Martin Luther King got shot in 1968.
And what the teachers never made clear was that he’d been shot the year before I was born. The echo of that shot was still ringing through our lifetime. Things hadn’t been solved.
But because MLK had been slotted in, MLK acquired the patina of all the other historical figures we talked about, like Washington and Lincoln, these ancient struggles that we won. We won the war for American Independence, and we won the Civil War, and we won the war for equality – these distant, dusty struggles we should be grateful are now over.
Nobody made it clear that people who’d marched in the Civil Rights Movement were, in many cases, younger than my teacher.
And I wonder how much of the Black Lives Matter movement is an extension of that weird-ass historical shading. The teachers meant well. But they made it sound like MLK was some ancient event, not something ripped from yesterday’s headlines, and as a result they taught us the inadvertent lesson that the whole prejudice thing had been fixed.
I think a lot of white people my age today are so upset over Ferguson and the Black Lives Matter movement because they got taught that Martin Luther King fixed this shit. And to them, going back and discussing it again is kind of like fighting England all over again for independence, we did it, don’t these people realize we won?

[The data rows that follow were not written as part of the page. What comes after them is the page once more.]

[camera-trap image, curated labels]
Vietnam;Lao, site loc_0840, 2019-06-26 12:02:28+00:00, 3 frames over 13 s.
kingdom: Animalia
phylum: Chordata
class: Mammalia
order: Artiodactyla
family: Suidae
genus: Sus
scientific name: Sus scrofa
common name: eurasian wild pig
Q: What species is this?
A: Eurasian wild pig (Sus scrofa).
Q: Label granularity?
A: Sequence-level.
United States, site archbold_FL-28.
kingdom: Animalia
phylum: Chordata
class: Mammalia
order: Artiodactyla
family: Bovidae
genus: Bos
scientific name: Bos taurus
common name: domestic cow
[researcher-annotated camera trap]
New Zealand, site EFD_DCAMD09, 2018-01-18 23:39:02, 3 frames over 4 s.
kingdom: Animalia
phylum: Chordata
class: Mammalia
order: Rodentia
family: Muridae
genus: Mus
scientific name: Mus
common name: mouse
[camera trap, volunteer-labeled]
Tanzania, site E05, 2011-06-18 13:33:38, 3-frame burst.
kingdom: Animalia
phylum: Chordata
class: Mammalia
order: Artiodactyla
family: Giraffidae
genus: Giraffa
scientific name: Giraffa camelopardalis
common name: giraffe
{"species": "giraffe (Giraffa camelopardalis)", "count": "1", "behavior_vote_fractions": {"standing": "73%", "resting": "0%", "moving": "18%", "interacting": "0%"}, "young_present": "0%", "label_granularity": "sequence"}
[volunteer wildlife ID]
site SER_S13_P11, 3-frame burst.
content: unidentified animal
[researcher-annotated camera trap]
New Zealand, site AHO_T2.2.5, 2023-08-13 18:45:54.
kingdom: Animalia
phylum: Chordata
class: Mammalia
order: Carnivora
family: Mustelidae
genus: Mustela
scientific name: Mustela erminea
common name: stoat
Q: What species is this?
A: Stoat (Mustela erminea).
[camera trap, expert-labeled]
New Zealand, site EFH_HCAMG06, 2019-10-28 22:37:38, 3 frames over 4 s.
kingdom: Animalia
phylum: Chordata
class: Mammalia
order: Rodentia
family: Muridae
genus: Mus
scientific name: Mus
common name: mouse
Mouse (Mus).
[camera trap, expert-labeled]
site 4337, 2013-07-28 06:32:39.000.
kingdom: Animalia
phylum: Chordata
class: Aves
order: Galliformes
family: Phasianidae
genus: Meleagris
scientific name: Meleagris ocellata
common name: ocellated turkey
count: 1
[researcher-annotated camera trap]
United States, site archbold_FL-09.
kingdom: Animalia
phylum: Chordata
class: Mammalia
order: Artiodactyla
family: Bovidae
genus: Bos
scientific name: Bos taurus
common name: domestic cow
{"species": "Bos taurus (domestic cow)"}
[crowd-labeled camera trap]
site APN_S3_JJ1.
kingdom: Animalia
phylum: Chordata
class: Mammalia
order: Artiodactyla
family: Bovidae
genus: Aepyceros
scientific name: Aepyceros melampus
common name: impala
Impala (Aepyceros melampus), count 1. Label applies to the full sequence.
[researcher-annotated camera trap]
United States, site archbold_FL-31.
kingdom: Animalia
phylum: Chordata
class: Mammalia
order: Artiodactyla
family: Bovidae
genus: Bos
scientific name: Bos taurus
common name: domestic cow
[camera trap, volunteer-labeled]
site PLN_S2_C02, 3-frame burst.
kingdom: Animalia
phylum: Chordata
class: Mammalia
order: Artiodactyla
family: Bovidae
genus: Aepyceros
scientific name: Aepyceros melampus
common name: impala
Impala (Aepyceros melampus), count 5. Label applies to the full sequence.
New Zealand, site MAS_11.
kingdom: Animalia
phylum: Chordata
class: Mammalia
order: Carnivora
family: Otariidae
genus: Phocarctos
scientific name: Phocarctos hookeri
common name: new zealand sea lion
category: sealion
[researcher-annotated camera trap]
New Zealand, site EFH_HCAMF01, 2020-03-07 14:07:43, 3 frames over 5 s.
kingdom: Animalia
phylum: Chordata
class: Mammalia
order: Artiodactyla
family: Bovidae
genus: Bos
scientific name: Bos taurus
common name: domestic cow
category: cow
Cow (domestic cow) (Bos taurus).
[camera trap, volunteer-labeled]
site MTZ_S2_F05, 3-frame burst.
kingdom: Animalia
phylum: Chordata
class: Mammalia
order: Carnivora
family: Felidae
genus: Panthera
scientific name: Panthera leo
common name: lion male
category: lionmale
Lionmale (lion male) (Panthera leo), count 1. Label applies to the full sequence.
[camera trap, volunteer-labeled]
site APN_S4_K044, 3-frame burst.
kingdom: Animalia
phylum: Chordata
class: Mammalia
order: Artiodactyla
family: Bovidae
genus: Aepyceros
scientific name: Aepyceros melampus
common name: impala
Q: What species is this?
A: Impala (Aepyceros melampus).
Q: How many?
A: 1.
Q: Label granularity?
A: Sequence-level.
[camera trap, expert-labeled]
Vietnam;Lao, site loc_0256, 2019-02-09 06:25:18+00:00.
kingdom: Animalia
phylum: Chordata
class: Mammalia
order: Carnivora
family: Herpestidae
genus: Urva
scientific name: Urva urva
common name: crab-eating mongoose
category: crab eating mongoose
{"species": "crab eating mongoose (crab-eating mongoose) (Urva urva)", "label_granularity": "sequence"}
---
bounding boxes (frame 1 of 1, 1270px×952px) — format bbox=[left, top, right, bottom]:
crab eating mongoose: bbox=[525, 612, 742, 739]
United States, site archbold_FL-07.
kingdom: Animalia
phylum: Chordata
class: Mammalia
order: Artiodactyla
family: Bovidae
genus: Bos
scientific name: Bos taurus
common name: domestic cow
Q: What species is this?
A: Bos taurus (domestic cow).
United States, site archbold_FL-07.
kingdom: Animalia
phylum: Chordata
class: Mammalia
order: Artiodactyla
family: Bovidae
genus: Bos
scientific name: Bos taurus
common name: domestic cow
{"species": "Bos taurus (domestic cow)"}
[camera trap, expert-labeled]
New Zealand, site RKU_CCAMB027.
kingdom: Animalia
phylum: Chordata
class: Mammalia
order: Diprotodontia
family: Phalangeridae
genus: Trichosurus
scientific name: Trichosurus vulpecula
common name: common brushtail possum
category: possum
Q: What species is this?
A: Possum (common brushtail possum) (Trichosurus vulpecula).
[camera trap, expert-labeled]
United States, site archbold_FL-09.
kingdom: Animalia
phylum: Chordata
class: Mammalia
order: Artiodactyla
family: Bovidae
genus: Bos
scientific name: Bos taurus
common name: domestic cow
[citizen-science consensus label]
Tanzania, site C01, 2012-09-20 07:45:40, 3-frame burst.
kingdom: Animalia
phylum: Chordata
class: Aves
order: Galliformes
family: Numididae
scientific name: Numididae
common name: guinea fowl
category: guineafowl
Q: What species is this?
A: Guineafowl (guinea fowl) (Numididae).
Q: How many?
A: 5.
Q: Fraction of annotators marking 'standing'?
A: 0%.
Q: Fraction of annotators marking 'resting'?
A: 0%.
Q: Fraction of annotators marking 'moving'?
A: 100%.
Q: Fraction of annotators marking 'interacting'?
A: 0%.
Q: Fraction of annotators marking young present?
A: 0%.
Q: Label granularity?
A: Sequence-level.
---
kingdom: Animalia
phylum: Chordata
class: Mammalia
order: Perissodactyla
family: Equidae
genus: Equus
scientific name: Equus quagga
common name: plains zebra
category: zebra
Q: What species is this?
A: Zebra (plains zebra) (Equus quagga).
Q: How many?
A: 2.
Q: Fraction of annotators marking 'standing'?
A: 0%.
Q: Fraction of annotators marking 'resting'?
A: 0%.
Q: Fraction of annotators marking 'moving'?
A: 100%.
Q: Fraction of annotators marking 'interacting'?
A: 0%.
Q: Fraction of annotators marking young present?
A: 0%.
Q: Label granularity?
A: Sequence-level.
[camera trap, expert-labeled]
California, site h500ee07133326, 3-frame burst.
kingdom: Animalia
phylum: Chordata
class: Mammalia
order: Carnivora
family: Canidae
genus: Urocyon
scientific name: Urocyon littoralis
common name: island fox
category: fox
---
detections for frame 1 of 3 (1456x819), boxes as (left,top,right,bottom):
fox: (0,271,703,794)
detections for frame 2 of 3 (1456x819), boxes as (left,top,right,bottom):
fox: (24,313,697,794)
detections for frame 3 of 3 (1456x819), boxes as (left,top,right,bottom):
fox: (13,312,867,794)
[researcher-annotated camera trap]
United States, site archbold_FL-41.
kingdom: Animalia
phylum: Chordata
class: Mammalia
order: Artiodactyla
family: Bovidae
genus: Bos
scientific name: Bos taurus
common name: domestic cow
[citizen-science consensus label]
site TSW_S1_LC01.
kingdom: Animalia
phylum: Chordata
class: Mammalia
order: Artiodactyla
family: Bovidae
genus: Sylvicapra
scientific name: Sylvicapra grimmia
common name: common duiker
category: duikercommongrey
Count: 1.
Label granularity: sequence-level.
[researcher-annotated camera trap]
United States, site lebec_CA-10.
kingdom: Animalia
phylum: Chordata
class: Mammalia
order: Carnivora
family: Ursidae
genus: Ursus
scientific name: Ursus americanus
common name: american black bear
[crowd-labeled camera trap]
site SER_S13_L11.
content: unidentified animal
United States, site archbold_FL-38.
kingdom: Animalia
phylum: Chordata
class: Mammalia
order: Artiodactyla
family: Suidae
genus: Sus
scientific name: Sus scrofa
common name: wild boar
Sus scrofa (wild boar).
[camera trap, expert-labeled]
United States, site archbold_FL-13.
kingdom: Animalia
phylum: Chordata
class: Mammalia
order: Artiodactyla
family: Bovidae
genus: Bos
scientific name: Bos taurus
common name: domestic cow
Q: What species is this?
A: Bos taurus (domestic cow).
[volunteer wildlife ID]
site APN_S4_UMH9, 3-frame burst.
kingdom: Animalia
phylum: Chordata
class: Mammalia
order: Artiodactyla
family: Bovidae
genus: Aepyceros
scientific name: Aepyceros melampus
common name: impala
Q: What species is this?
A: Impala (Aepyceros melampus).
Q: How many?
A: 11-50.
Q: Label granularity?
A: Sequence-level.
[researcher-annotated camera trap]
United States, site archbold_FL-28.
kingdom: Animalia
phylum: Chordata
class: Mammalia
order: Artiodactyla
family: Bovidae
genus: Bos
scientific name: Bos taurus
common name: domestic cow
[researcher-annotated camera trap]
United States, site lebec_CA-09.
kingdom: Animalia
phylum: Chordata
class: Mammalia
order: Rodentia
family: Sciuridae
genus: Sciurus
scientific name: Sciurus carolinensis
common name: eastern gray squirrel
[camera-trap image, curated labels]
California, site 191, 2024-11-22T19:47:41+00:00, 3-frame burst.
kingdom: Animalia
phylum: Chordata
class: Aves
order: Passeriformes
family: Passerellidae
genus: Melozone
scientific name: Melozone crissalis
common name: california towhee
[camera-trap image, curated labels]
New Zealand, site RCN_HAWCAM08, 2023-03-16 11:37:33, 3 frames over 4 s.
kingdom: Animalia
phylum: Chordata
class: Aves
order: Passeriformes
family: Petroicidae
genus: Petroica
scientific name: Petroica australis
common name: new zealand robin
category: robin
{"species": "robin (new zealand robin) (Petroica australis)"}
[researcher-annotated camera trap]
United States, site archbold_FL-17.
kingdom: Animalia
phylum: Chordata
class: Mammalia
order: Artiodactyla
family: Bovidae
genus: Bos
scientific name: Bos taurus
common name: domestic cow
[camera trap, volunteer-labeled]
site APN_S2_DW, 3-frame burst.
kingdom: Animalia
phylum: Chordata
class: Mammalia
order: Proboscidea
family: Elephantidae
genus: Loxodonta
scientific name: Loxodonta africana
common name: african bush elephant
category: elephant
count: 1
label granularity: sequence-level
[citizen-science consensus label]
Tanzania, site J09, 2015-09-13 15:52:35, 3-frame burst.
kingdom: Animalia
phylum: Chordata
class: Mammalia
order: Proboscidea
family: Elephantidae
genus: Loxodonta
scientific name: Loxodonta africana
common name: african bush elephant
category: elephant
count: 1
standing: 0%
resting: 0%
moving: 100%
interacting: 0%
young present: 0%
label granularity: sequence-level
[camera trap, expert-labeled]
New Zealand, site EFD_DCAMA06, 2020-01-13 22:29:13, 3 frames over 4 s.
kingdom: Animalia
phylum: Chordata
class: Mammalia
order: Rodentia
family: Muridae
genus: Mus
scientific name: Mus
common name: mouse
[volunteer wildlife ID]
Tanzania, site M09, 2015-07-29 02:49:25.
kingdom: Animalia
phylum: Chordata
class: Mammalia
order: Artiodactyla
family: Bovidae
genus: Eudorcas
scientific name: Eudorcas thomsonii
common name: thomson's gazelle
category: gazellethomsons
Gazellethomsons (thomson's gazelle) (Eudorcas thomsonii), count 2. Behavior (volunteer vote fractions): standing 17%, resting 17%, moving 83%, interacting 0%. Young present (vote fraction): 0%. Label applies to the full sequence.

And what the teachers didn’t, perhaps couldn’t, perhaps didn’t want to say, is that MLK’s blood was still drying on the pavement while we were in class, and the ramifications were still spilling outward, ever outward, and things were never as closed as we would have liked to believe.
But we like to believe in closure. And we sure like to believe that MLK shut a door that we never have to open again. We like to believe that a lot.